Review Reports - Intention Reasoning for User Action Sequences via Fusion of Object Task and Object Action Affordances Based on Dempster–Shafer Theory

Round 1

Reviewer 1 Report

Comments and Suggestions for Authors

In this paper is proposed an intention reasoning method for users’ action sequences by fusing object-task and object-action affordances based on D-S Theory.

The proposal is composed of different stages.

Firstly, authors use an object recognition network to obtain object’s class in which the user is focused, then establish the object/task ontology and object-task affordance. Authors encode the object-task affordance into probabilistic relations based on CP-logic to build the object-task intention reasoning model.

Reinforcement learning is used to update user’s habits.

To accurately infer user intention, authors fusion object-task and object-action affordance.

Then, the D-S evidence theory is used to reason about both task intentions and action intentions under the dual constraints of object-task and object-action affordance.

RECORDED DATA
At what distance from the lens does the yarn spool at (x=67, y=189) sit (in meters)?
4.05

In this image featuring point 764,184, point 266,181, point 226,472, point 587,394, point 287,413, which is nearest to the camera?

WRITTEN REQUEST
List every technique the review report says the authors use in their method, such as a network, a logic, a learning approach, or a theory.

THE ANSWER
- An object recognition network, to obtain the class of the object the user is focused on
- CP-logic, to encode the object-task affordance into probabilistic relations
- Reinforcement learning, to update the user's habits
- D-S (Dempster–Shafer) evidence theory, to reason about task intentions and action intentions